Tıpkı devletin diğer kurumlarında olduğu gibi, rakiplerini etkisizleştirdikten sonra birbirine düşen AKP ve cemaat, Türk-iş yönetiminde de birbiriyle çatışır oldu. Kumlu’nun Abdullah Gül’e yakın olduğu, yeni Başkan Ergün Atalay’ın ise, Erdoğan’nın arkadaşı olduğu belirtiliyor. Bırakalım genel kurulu toplamayı, Başkanlar Kurulu’nu bile toplamadan Türk-iş genel başkanlığına oturan Türk-iş mali sekreteri ve aynı zamanda Demiryol-iş genel başkanı Ergün Atalay’ın, AKP’nin kurucularından olduğu söyleniyor. AKP için canhıraş çalışan Kumlu, şimdi AKP’nin kendi içindeki çıkar çatışmasının tarafı ve kurbanı oldu.
İşçiler bu kavgaya alet olmamalı!
Yaşanan istifa, sınıf mücadelesinden doğan bir istifa değildir. Keza başarısızlığının farkına varan bir başkanın istifası da değildir. Burjuva gerici klikler arası çıkar çatışmasının sonucu gelen bir istifadır. Dolayısıyla işçi sınıfının çıkarına bir durum söz konusu olamaz.
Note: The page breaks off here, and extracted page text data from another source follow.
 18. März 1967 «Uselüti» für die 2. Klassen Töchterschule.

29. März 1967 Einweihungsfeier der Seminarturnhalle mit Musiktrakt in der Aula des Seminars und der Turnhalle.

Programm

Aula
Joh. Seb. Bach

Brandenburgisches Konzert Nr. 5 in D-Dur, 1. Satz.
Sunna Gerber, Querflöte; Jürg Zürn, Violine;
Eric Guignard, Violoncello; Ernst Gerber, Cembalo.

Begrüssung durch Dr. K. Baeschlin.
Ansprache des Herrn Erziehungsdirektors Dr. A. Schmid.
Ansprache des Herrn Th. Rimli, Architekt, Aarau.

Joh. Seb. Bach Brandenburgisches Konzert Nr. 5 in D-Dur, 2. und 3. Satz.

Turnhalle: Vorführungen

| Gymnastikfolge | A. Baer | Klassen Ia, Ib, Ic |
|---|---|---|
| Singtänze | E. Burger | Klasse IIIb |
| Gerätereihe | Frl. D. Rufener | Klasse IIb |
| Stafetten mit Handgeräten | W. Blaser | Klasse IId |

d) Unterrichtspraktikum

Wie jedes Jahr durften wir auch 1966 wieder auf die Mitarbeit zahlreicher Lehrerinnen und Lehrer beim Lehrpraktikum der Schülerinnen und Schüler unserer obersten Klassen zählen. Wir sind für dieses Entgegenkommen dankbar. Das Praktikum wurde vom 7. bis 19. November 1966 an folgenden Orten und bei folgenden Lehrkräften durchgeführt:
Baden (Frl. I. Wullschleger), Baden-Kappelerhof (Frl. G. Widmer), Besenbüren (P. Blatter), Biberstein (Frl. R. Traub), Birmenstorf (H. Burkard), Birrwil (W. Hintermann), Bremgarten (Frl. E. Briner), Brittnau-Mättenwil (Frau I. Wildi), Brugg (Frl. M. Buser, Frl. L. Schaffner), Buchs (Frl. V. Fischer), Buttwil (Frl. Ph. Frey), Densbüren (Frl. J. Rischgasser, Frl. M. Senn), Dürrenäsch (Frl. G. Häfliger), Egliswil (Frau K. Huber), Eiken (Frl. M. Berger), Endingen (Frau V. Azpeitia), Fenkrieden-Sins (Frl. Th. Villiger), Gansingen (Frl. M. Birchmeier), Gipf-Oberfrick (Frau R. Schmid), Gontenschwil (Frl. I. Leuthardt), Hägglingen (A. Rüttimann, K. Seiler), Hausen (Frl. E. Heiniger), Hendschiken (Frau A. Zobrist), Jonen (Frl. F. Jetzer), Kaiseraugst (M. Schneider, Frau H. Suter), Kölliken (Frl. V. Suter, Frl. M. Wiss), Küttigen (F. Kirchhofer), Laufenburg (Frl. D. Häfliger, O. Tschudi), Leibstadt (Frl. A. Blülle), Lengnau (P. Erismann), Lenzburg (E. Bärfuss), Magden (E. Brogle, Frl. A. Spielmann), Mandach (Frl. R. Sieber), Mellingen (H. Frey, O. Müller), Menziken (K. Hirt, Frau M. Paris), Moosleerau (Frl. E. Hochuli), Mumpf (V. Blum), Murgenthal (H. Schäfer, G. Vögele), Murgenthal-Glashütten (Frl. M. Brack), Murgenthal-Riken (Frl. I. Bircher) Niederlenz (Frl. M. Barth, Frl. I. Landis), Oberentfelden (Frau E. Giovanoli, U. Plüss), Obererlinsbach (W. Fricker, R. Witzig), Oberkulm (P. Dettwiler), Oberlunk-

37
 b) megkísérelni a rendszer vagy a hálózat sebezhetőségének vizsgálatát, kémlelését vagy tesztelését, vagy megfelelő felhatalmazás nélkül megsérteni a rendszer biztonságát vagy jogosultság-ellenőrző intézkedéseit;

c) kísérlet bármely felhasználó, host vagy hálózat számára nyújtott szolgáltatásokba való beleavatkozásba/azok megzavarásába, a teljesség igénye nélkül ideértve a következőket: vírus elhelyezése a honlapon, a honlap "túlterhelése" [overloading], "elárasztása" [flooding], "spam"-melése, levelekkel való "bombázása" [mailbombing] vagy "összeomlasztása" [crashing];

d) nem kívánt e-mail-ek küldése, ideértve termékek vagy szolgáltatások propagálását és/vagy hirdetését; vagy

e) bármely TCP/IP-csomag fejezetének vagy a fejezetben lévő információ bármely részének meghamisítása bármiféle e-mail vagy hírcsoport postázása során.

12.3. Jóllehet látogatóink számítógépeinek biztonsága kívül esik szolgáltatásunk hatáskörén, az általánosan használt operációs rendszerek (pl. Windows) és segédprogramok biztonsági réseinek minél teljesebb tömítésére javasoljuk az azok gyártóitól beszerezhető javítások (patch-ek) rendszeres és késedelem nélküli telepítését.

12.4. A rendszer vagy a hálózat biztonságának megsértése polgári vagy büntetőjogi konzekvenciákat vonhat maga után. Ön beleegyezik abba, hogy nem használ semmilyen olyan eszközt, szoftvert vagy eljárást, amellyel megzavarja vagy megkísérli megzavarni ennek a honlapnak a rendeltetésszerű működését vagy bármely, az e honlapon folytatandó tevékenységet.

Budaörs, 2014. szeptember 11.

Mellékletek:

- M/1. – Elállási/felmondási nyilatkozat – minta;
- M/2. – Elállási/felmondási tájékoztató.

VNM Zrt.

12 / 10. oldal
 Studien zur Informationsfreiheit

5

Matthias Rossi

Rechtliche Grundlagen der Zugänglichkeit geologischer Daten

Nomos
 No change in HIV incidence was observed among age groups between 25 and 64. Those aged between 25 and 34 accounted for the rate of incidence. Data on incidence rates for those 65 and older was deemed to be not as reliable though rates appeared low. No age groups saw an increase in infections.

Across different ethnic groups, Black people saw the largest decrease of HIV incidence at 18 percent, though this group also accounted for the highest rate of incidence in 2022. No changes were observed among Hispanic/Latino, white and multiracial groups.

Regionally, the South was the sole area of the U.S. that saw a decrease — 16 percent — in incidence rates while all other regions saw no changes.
Kimi istifalar vardır, mücadelenin önünü açar. Eğer Kumlu, tabandan gelen baskı sonucu istifa etseydi, kuşkusuz bu mücadelenin bir kazanımı olur ve işçilerin kendine güvenini arttırırdı.
Mustafa Kumlu’nun halen genel başkanlığını sürdürdüğü Tes-iş sendikasına üye olan H. İbrahim Önderoğlu’nun sözleri, bu yönüyle çarpıcıdır: “Sadece Kumlu’nun gidişiyle, ne Türk-iş ne Tes-iş düzelir. Çünkü Türk-iş’in içerisinde, işçilerin değil, kendi menfaatini düşünen kökleşmiş bir yapı var. Bu yapının değişmesi lazım.”
Haber-iş üyesi Yusuf Keş; “12 Eylül darbesi ve sonrasında getirilen sendika yasaları üzerinde yükselen bu insanlar, sendikaları kendi malları gibi görüyor, sendika üyesi çalışanların taleplerini hiçe sayan bir anlayışa sahipler” diyor.
Kristal-iş sendikasına üye olan işçi Barış Kılıç ise, “Türk-iş’te tabandan bir hareket olmadıkça bir şey fark etmez. İşçiler yönetimde söz sahibi olmalı” diyerek, olması gerekeni belirtiyor.
* * *
İşçi sınıfının en önemli mücadele araçları olan sendikalar, işbirlikçi sendikacılar vastasıyla yıllardır burjuvazinin hizmetine sokulmuş durumda. Bu işbirlikçi bürokratik çeteleri, sendika yönetimlerinden kovmadıkça, sendikalar burjuvaziye hizmet etmeye devam edecektir.
Devrimci öncü işçiler, daha aktif ve inisiyatifli davranmalı, tabandan örgütlenerek sendikaların yönetimini ele almalılar. Kapitalist sisteme karşı mücadele, burjuvazinin işbirlikçisi sendikacılara karşı mücadeleyle birlikte içiçe yürütülmelidir.